Why Naming a Conflict Unlocks Progress
Conflict is everywhere. It’s not inherently a bad thing. When managed properly and worked through, it’s actually beneficial and productive. When left unchecked and left to fester, it is toxic and can destroy a relationship, team, or even an organization.
There are many methods and strategies that are helpful in working through conflict, but one of the least utilized and most useful is to give your conflict a name. Giving your conflict a name gives it an identity and shifts the center of gravity of what comes next.
How do we know we’re in that kind of conflict? One sign is that you’re talking past each other, and it feels like you’re talking about completely different things. Another sign is that whatever the other person is proposing makes you uncomfortable, as if it doesn’t connect to how you see the situation.

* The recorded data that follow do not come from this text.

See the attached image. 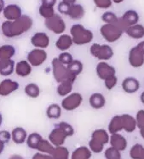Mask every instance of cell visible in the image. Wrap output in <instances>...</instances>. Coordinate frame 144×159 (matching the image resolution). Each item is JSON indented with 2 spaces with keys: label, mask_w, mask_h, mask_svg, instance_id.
Instances as JSON below:
<instances>
[{
  "label": "cell",
  "mask_w": 144,
  "mask_h": 159,
  "mask_svg": "<svg viewBox=\"0 0 144 159\" xmlns=\"http://www.w3.org/2000/svg\"><path fill=\"white\" fill-rule=\"evenodd\" d=\"M121 87L125 93L130 94H135L140 89V82L134 77H127L122 82Z\"/></svg>",
  "instance_id": "14"
},
{
  "label": "cell",
  "mask_w": 144,
  "mask_h": 159,
  "mask_svg": "<svg viewBox=\"0 0 144 159\" xmlns=\"http://www.w3.org/2000/svg\"><path fill=\"white\" fill-rule=\"evenodd\" d=\"M72 44H73V41H72L71 35L66 34V33L61 34L56 42V49H59L62 52L67 51L72 47Z\"/></svg>",
  "instance_id": "17"
},
{
  "label": "cell",
  "mask_w": 144,
  "mask_h": 159,
  "mask_svg": "<svg viewBox=\"0 0 144 159\" xmlns=\"http://www.w3.org/2000/svg\"><path fill=\"white\" fill-rule=\"evenodd\" d=\"M85 10L83 5L79 4V3H74L70 6V10H69L68 15L67 16L70 19L74 20H81L83 17L85 16Z\"/></svg>",
  "instance_id": "24"
},
{
  "label": "cell",
  "mask_w": 144,
  "mask_h": 159,
  "mask_svg": "<svg viewBox=\"0 0 144 159\" xmlns=\"http://www.w3.org/2000/svg\"><path fill=\"white\" fill-rule=\"evenodd\" d=\"M70 35L76 45H85L92 42L94 34L82 24L76 23L70 27Z\"/></svg>",
  "instance_id": "2"
},
{
  "label": "cell",
  "mask_w": 144,
  "mask_h": 159,
  "mask_svg": "<svg viewBox=\"0 0 144 159\" xmlns=\"http://www.w3.org/2000/svg\"><path fill=\"white\" fill-rule=\"evenodd\" d=\"M124 33H126V35L131 39H142L144 38V26L137 23L136 25L129 26Z\"/></svg>",
  "instance_id": "22"
},
{
  "label": "cell",
  "mask_w": 144,
  "mask_h": 159,
  "mask_svg": "<svg viewBox=\"0 0 144 159\" xmlns=\"http://www.w3.org/2000/svg\"><path fill=\"white\" fill-rule=\"evenodd\" d=\"M122 124H123V129L127 133H132L137 128L136 117L131 116L130 114H122Z\"/></svg>",
  "instance_id": "20"
},
{
  "label": "cell",
  "mask_w": 144,
  "mask_h": 159,
  "mask_svg": "<svg viewBox=\"0 0 144 159\" xmlns=\"http://www.w3.org/2000/svg\"><path fill=\"white\" fill-rule=\"evenodd\" d=\"M56 126H58L61 129H62V131L67 134V137L72 136L73 134H74V129H73V128H72V125L69 124L68 123H66V122H60L59 124H57Z\"/></svg>",
  "instance_id": "42"
},
{
  "label": "cell",
  "mask_w": 144,
  "mask_h": 159,
  "mask_svg": "<svg viewBox=\"0 0 144 159\" xmlns=\"http://www.w3.org/2000/svg\"><path fill=\"white\" fill-rule=\"evenodd\" d=\"M123 129L121 115H116L112 117L110 123L108 124V132L109 134H116Z\"/></svg>",
  "instance_id": "28"
},
{
  "label": "cell",
  "mask_w": 144,
  "mask_h": 159,
  "mask_svg": "<svg viewBox=\"0 0 144 159\" xmlns=\"http://www.w3.org/2000/svg\"><path fill=\"white\" fill-rule=\"evenodd\" d=\"M121 152L113 146L105 151L104 156L106 159H121Z\"/></svg>",
  "instance_id": "40"
},
{
  "label": "cell",
  "mask_w": 144,
  "mask_h": 159,
  "mask_svg": "<svg viewBox=\"0 0 144 159\" xmlns=\"http://www.w3.org/2000/svg\"><path fill=\"white\" fill-rule=\"evenodd\" d=\"M140 134H141V136L144 139V129H140Z\"/></svg>",
  "instance_id": "57"
},
{
  "label": "cell",
  "mask_w": 144,
  "mask_h": 159,
  "mask_svg": "<svg viewBox=\"0 0 144 159\" xmlns=\"http://www.w3.org/2000/svg\"><path fill=\"white\" fill-rule=\"evenodd\" d=\"M51 66H52L53 77L58 84L65 80H69L72 83L75 82L77 76L72 74V72L69 71L68 67L67 66L63 65L58 60V58L53 59L51 61Z\"/></svg>",
  "instance_id": "3"
},
{
  "label": "cell",
  "mask_w": 144,
  "mask_h": 159,
  "mask_svg": "<svg viewBox=\"0 0 144 159\" xmlns=\"http://www.w3.org/2000/svg\"><path fill=\"white\" fill-rule=\"evenodd\" d=\"M90 53L94 58L97 59L100 61H107L113 58L114 49L108 44H101L98 43H92L90 47Z\"/></svg>",
  "instance_id": "5"
},
{
  "label": "cell",
  "mask_w": 144,
  "mask_h": 159,
  "mask_svg": "<svg viewBox=\"0 0 144 159\" xmlns=\"http://www.w3.org/2000/svg\"><path fill=\"white\" fill-rule=\"evenodd\" d=\"M16 69V64L13 60H3L0 61V75L2 76H10L13 74Z\"/></svg>",
  "instance_id": "25"
},
{
  "label": "cell",
  "mask_w": 144,
  "mask_h": 159,
  "mask_svg": "<svg viewBox=\"0 0 144 159\" xmlns=\"http://www.w3.org/2000/svg\"><path fill=\"white\" fill-rule=\"evenodd\" d=\"M67 67H68L69 71L77 77L79 74H81L84 70V65H83L82 61H80L79 60H75V59L70 65L67 66Z\"/></svg>",
  "instance_id": "37"
},
{
  "label": "cell",
  "mask_w": 144,
  "mask_h": 159,
  "mask_svg": "<svg viewBox=\"0 0 144 159\" xmlns=\"http://www.w3.org/2000/svg\"><path fill=\"white\" fill-rule=\"evenodd\" d=\"M39 13L41 16L44 20L49 19L50 17H52L55 14V8L52 6H48V5H44V4H41L39 8Z\"/></svg>",
  "instance_id": "36"
},
{
  "label": "cell",
  "mask_w": 144,
  "mask_h": 159,
  "mask_svg": "<svg viewBox=\"0 0 144 159\" xmlns=\"http://www.w3.org/2000/svg\"><path fill=\"white\" fill-rule=\"evenodd\" d=\"M5 8V3L4 0H0V14L3 12V10Z\"/></svg>",
  "instance_id": "50"
},
{
  "label": "cell",
  "mask_w": 144,
  "mask_h": 159,
  "mask_svg": "<svg viewBox=\"0 0 144 159\" xmlns=\"http://www.w3.org/2000/svg\"><path fill=\"white\" fill-rule=\"evenodd\" d=\"M43 140L42 136L39 133H32L27 136L26 139V144L27 146L31 149H36L39 146L40 141Z\"/></svg>",
  "instance_id": "35"
},
{
  "label": "cell",
  "mask_w": 144,
  "mask_h": 159,
  "mask_svg": "<svg viewBox=\"0 0 144 159\" xmlns=\"http://www.w3.org/2000/svg\"><path fill=\"white\" fill-rule=\"evenodd\" d=\"M121 19L126 24V26L129 27V26L137 24L139 22L140 16H139L137 11H136L135 10H128L122 16Z\"/></svg>",
  "instance_id": "23"
},
{
  "label": "cell",
  "mask_w": 144,
  "mask_h": 159,
  "mask_svg": "<svg viewBox=\"0 0 144 159\" xmlns=\"http://www.w3.org/2000/svg\"><path fill=\"white\" fill-rule=\"evenodd\" d=\"M31 43L33 44L35 48L44 49L48 48L50 43V39L49 35L43 32L34 33L32 38H31Z\"/></svg>",
  "instance_id": "12"
},
{
  "label": "cell",
  "mask_w": 144,
  "mask_h": 159,
  "mask_svg": "<svg viewBox=\"0 0 144 159\" xmlns=\"http://www.w3.org/2000/svg\"><path fill=\"white\" fill-rule=\"evenodd\" d=\"M62 106L53 103L50 104L46 109V116L49 119H59L62 116Z\"/></svg>",
  "instance_id": "29"
},
{
  "label": "cell",
  "mask_w": 144,
  "mask_h": 159,
  "mask_svg": "<svg viewBox=\"0 0 144 159\" xmlns=\"http://www.w3.org/2000/svg\"><path fill=\"white\" fill-rule=\"evenodd\" d=\"M10 159H24L20 155H13V156L10 157Z\"/></svg>",
  "instance_id": "53"
},
{
  "label": "cell",
  "mask_w": 144,
  "mask_h": 159,
  "mask_svg": "<svg viewBox=\"0 0 144 159\" xmlns=\"http://www.w3.org/2000/svg\"><path fill=\"white\" fill-rule=\"evenodd\" d=\"M96 8L100 10H108L113 5V0H92Z\"/></svg>",
  "instance_id": "43"
},
{
  "label": "cell",
  "mask_w": 144,
  "mask_h": 159,
  "mask_svg": "<svg viewBox=\"0 0 144 159\" xmlns=\"http://www.w3.org/2000/svg\"><path fill=\"white\" fill-rule=\"evenodd\" d=\"M140 159H144V154H143V155H142V157Z\"/></svg>",
  "instance_id": "59"
},
{
  "label": "cell",
  "mask_w": 144,
  "mask_h": 159,
  "mask_svg": "<svg viewBox=\"0 0 144 159\" xmlns=\"http://www.w3.org/2000/svg\"><path fill=\"white\" fill-rule=\"evenodd\" d=\"M52 159H68L69 152L67 148L64 146H56L55 147L54 152L51 154Z\"/></svg>",
  "instance_id": "34"
},
{
  "label": "cell",
  "mask_w": 144,
  "mask_h": 159,
  "mask_svg": "<svg viewBox=\"0 0 144 159\" xmlns=\"http://www.w3.org/2000/svg\"><path fill=\"white\" fill-rule=\"evenodd\" d=\"M72 86H73V83L69 81V80L61 82L57 85L56 93L61 97H66L67 95H68L69 94L72 93Z\"/></svg>",
  "instance_id": "27"
},
{
  "label": "cell",
  "mask_w": 144,
  "mask_h": 159,
  "mask_svg": "<svg viewBox=\"0 0 144 159\" xmlns=\"http://www.w3.org/2000/svg\"><path fill=\"white\" fill-rule=\"evenodd\" d=\"M83 103L82 94L78 92H73L67 95L63 98L62 101V109L67 111H72L78 109Z\"/></svg>",
  "instance_id": "8"
},
{
  "label": "cell",
  "mask_w": 144,
  "mask_h": 159,
  "mask_svg": "<svg viewBox=\"0 0 144 159\" xmlns=\"http://www.w3.org/2000/svg\"><path fill=\"white\" fill-rule=\"evenodd\" d=\"M70 4L65 3L63 1H61L58 5H57V10H58V12H59L61 15H65V16H67L68 15L69 10H70Z\"/></svg>",
  "instance_id": "45"
},
{
  "label": "cell",
  "mask_w": 144,
  "mask_h": 159,
  "mask_svg": "<svg viewBox=\"0 0 144 159\" xmlns=\"http://www.w3.org/2000/svg\"><path fill=\"white\" fill-rule=\"evenodd\" d=\"M89 104L93 109H102L106 105V98L101 93H93L89 98Z\"/></svg>",
  "instance_id": "21"
},
{
  "label": "cell",
  "mask_w": 144,
  "mask_h": 159,
  "mask_svg": "<svg viewBox=\"0 0 144 159\" xmlns=\"http://www.w3.org/2000/svg\"><path fill=\"white\" fill-rule=\"evenodd\" d=\"M33 25V19L27 16L22 15L16 20H5L2 24V33L7 38H16L28 32Z\"/></svg>",
  "instance_id": "1"
},
{
  "label": "cell",
  "mask_w": 144,
  "mask_h": 159,
  "mask_svg": "<svg viewBox=\"0 0 144 159\" xmlns=\"http://www.w3.org/2000/svg\"><path fill=\"white\" fill-rule=\"evenodd\" d=\"M101 19L104 22V24H115L118 21V17L113 11L108 10V11H105L104 13L102 14Z\"/></svg>",
  "instance_id": "38"
},
{
  "label": "cell",
  "mask_w": 144,
  "mask_h": 159,
  "mask_svg": "<svg viewBox=\"0 0 144 159\" xmlns=\"http://www.w3.org/2000/svg\"><path fill=\"white\" fill-rule=\"evenodd\" d=\"M32 159H52V157H51V155H49V154L38 152L33 157Z\"/></svg>",
  "instance_id": "48"
},
{
  "label": "cell",
  "mask_w": 144,
  "mask_h": 159,
  "mask_svg": "<svg viewBox=\"0 0 144 159\" xmlns=\"http://www.w3.org/2000/svg\"><path fill=\"white\" fill-rule=\"evenodd\" d=\"M19 89V84L12 79L6 78L0 83V95L8 96Z\"/></svg>",
  "instance_id": "15"
},
{
  "label": "cell",
  "mask_w": 144,
  "mask_h": 159,
  "mask_svg": "<svg viewBox=\"0 0 144 159\" xmlns=\"http://www.w3.org/2000/svg\"><path fill=\"white\" fill-rule=\"evenodd\" d=\"M95 72L97 77L104 81L113 75H116V69L107 61H100L96 65Z\"/></svg>",
  "instance_id": "11"
},
{
  "label": "cell",
  "mask_w": 144,
  "mask_h": 159,
  "mask_svg": "<svg viewBox=\"0 0 144 159\" xmlns=\"http://www.w3.org/2000/svg\"><path fill=\"white\" fill-rule=\"evenodd\" d=\"M2 123H3V116H2V114L0 113V126H1Z\"/></svg>",
  "instance_id": "58"
},
{
  "label": "cell",
  "mask_w": 144,
  "mask_h": 159,
  "mask_svg": "<svg viewBox=\"0 0 144 159\" xmlns=\"http://www.w3.org/2000/svg\"><path fill=\"white\" fill-rule=\"evenodd\" d=\"M128 61L133 68H140L144 65V53L135 46L129 51Z\"/></svg>",
  "instance_id": "10"
},
{
  "label": "cell",
  "mask_w": 144,
  "mask_h": 159,
  "mask_svg": "<svg viewBox=\"0 0 144 159\" xmlns=\"http://www.w3.org/2000/svg\"><path fill=\"white\" fill-rule=\"evenodd\" d=\"M137 46L138 47V49H140V50H142V51L144 53V40L141 41V42L139 43Z\"/></svg>",
  "instance_id": "51"
},
{
  "label": "cell",
  "mask_w": 144,
  "mask_h": 159,
  "mask_svg": "<svg viewBox=\"0 0 144 159\" xmlns=\"http://www.w3.org/2000/svg\"><path fill=\"white\" fill-rule=\"evenodd\" d=\"M44 25L49 31L58 35L63 34L67 28L65 20L59 14H55L52 17L44 20Z\"/></svg>",
  "instance_id": "7"
},
{
  "label": "cell",
  "mask_w": 144,
  "mask_h": 159,
  "mask_svg": "<svg viewBox=\"0 0 144 159\" xmlns=\"http://www.w3.org/2000/svg\"><path fill=\"white\" fill-rule=\"evenodd\" d=\"M136 120H137V124L139 129H144V110L141 109L137 111L136 115Z\"/></svg>",
  "instance_id": "46"
},
{
  "label": "cell",
  "mask_w": 144,
  "mask_h": 159,
  "mask_svg": "<svg viewBox=\"0 0 144 159\" xmlns=\"http://www.w3.org/2000/svg\"><path fill=\"white\" fill-rule=\"evenodd\" d=\"M3 16L6 20H16L22 16V10L18 4H9L3 10Z\"/></svg>",
  "instance_id": "13"
},
{
  "label": "cell",
  "mask_w": 144,
  "mask_h": 159,
  "mask_svg": "<svg viewBox=\"0 0 144 159\" xmlns=\"http://www.w3.org/2000/svg\"><path fill=\"white\" fill-rule=\"evenodd\" d=\"M109 143L113 147L118 149L120 152H123L127 147V140L122 134L118 133L113 134L110 135Z\"/></svg>",
  "instance_id": "19"
},
{
  "label": "cell",
  "mask_w": 144,
  "mask_h": 159,
  "mask_svg": "<svg viewBox=\"0 0 144 159\" xmlns=\"http://www.w3.org/2000/svg\"><path fill=\"white\" fill-rule=\"evenodd\" d=\"M109 140L110 136L107 130L102 129H95L91 134V139L89 142V148L93 152H102L104 146L109 142Z\"/></svg>",
  "instance_id": "4"
},
{
  "label": "cell",
  "mask_w": 144,
  "mask_h": 159,
  "mask_svg": "<svg viewBox=\"0 0 144 159\" xmlns=\"http://www.w3.org/2000/svg\"><path fill=\"white\" fill-rule=\"evenodd\" d=\"M124 2V0H113V3H116V4H119Z\"/></svg>",
  "instance_id": "56"
},
{
  "label": "cell",
  "mask_w": 144,
  "mask_h": 159,
  "mask_svg": "<svg viewBox=\"0 0 144 159\" xmlns=\"http://www.w3.org/2000/svg\"><path fill=\"white\" fill-rule=\"evenodd\" d=\"M33 66L30 64L27 60H22L16 63L15 71L19 77L26 78L32 73Z\"/></svg>",
  "instance_id": "18"
},
{
  "label": "cell",
  "mask_w": 144,
  "mask_h": 159,
  "mask_svg": "<svg viewBox=\"0 0 144 159\" xmlns=\"http://www.w3.org/2000/svg\"><path fill=\"white\" fill-rule=\"evenodd\" d=\"M16 54V49L13 45L5 44L0 47V61L10 60Z\"/></svg>",
  "instance_id": "31"
},
{
  "label": "cell",
  "mask_w": 144,
  "mask_h": 159,
  "mask_svg": "<svg viewBox=\"0 0 144 159\" xmlns=\"http://www.w3.org/2000/svg\"><path fill=\"white\" fill-rule=\"evenodd\" d=\"M100 33L107 42L114 43L121 38L124 32L116 24H103L100 28Z\"/></svg>",
  "instance_id": "6"
},
{
  "label": "cell",
  "mask_w": 144,
  "mask_h": 159,
  "mask_svg": "<svg viewBox=\"0 0 144 159\" xmlns=\"http://www.w3.org/2000/svg\"><path fill=\"white\" fill-rule=\"evenodd\" d=\"M118 84V78L116 75H113L104 80V85L108 90H112Z\"/></svg>",
  "instance_id": "44"
},
{
  "label": "cell",
  "mask_w": 144,
  "mask_h": 159,
  "mask_svg": "<svg viewBox=\"0 0 144 159\" xmlns=\"http://www.w3.org/2000/svg\"><path fill=\"white\" fill-rule=\"evenodd\" d=\"M144 154V147L140 144H136L131 147L130 156L132 159H140Z\"/></svg>",
  "instance_id": "39"
},
{
  "label": "cell",
  "mask_w": 144,
  "mask_h": 159,
  "mask_svg": "<svg viewBox=\"0 0 144 159\" xmlns=\"http://www.w3.org/2000/svg\"><path fill=\"white\" fill-rule=\"evenodd\" d=\"M55 147L52 145V143L50 142L49 140H44L43 139L40 143L39 144V146L37 147V150L39 151L40 152L42 153H45V154H49V155H51L55 150Z\"/></svg>",
  "instance_id": "33"
},
{
  "label": "cell",
  "mask_w": 144,
  "mask_h": 159,
  "mask_svg": "<svg viewBox=\"0 0 144 159\" xmlns=\"http://www.w3.org/2000/svg\"><path fill=\"white\" fill-rule=\"evenodd\" d=\"M58 60H59L60 61L62 62L63 65L65 66H69L71 63H72L73 61H74V59L72 57V55L68 53L67 51H64V52H62L58 55Z\"/></svg>",
  "instance_id": "41"
},
{
  "label": "cell",
  "mask_w": 144,
  "mask_h": 159,
  "mask_svg": "<svg viewBox=\"0 0 144 159\" xmlns=\"http://www.w3.org/2000/svg\"><path fill=\"white\" fill-rule=\"evenodd\" d=\"M140 101H141L142 103L144 105V91L140 94Z\"/></svg>",
  "instance_id": "54"
},
{
  "label": "cell",
  "mask_w": 144,
  "mask_h": 159,
  "mask_svg": "<svg viewBox=\"0 0 144 159\" xmlns=\"http://www.w3.org/2000/svg\"><path fill=\"white\" fill-rule=\"evenodd\" d=\"M47 58H48L47 52L44 49H39V48L32 49L26 56V60L28 61L30 64L36 67L43 65L46 61Z\"/></svg>",
  "instance_id": "9"
},
{
  "label": "cell",
  "mask_w": 144,
  "mask_h": 159,
  "mask_svg": "<svg viewBox=\"0 0 144 159\" xmlns=\"http://www.w3.org/2000/svg\"><path fill=\"white\" fill-rule=\"evenodd\" d=\"M67 138V134L58 126H56V128L49 134V140L56 147L62 146Z\"/></svg>",
  "instance_id": "16"
},
{
  "label": "cell",
  "mask_w": 144,
  "mask_h": 159,
  "mask_svg": "<svg viewBox=\"0 0 144 159\" xmlns=\"http://www.w3.org/2000/svg\"><path fill=\"white\" fill-rule=\"evenodd\" d=\"M10 139H11V133L7 130L0 131V142L3 143L5 145L7 143H9Z\"/></svg>",
  "instance_id": "47"
},
{
  "label": "cell",
  "mask_w": 144,
  "mask_h": 159,
  "mask_svg": "<svg viewBox=\"0 0 144 159\" xmlns=\"http://www.w3.org/2000/svg\"><path fill=\"white\" fill-rule=\"evenodd\" d=\"M91 151L87 146H80L72 152L71 159H90Z\"/></svg>",
  "instance_id": "30"
},
{
  "label": "cell",
  "mask_w": 144,
  "mask_h": 159,
  "mask_svg": "<svg viewBox=\"0 0 144 159\" xmlns=\"http://www.w3.org/2000/svg\"><path fill=\"white\" fill-rule=\"evenodd\" d=\"M3 149H4V144L2 142H0V154L3 152Z\"/></svg>",
  "instance_id": "55"
},
{
  "label": "cell",
  "mask_w": 144,
  "mask_h": 159,
  "mask_svg": "<svg viewBox=\"0 0 144 159\" xmlns=\"http://www.w3.org/2000/svg\"><path fill=\"white\" fill-rule=\"evenodd\" d=\"M62 1H63V2H65V3H68L70 5L74 4V3H76V2H77V0H62Z\"/></svg>",
  "instance_id": "52"
},
{
  "label": "cell",
  "mask_w": 144,
  "mask_h": 159,
  "mask_svg": "<svg viewBox=\"0 0 144 159\" xmlns=\"http://www.w3.org/2000/svg\"><path fill=\"white\" fill-rule=\"evenodd\" d=\"M11 139L13 140L14 143H16L17 145L23 144L27 139L26 131L21 127H17L16 129H14L11 132Z\"/></svg>",
  "instance_id": "26"
},
{
  "label": "cell",
  "mask_w": 144,
  "mask_h": 159,
  "mask_svg": "<svg viewBox=\"0 0 144 159\" xmlns=\"http://www.w3.org/2000/svg\"><path fill=\"white\" fill-rule=\"evenodd\" d=\"M24 92L28 97L32 99H36L40 95V88L39 85L35 83H30L25 86L24 88Z\"/></svg>",
  "instance_id": "32"
},
{
  "label": "cell",
  "mask_w": 144,
  "mask_h": 159,
  "mask_svg": "<svg viewBox=\"0 0 144 159\" xmlns=\"http://www.w3.org/2000/svg\"><path fill=\"white\" fill-rule=\"evenodd\" d=\"M57 3V0H41V4L48 5V6L55 7Z\"/></svg>",
  "instance_id": "49"
}]
</instances>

There are many common examples and contributors to this situation. You may be evaluating the situation on very different timelines. When one person is trying to solve a short-term problem and the other thinks they’re solving a long-term problem, they will have very different criteria for selecting a solution.
Why is this so important? Because the ambiguity of an undefined, unnamed conflict makes resolving conflict more difficult than it has to be. Resolving conflict is already hard. We have to do it productively, openly, with curiosity and rigor, all while preserving or strengthening the relationship. When we don’t name the conflict, it’s easy to assume that others see it the way we do. Thus in the timeline example above, the conflict is caused by flawed thinking, or even flawed character. The assumption is often the flaw, and by naming the conflict we discover this flaw and can get past the conflict and focus on solving the problem.
When you name the conflict, you are essentially very loosely defining a problem statement. It does not need to involve the same kind of rigor as defining a problem statement at this point. But naming the conflict endows it with an identity of its own. Instead of two people or groups thinking the other is the problem, now the conflict is the problem and we are on the same team trying to work through it. The change in the dynamic can be subtle or dramatic but is very real.
We could simply call it a “time frame conflict” and then we’d know exactly what we have to resolve. Whether it is a criteria conflict, or a data conflict, or a preference conflict, these simple definitions are a doorway to the still-difficult work of resolving the conflict. Try giving your conflict a name and observe the shift in how it feels.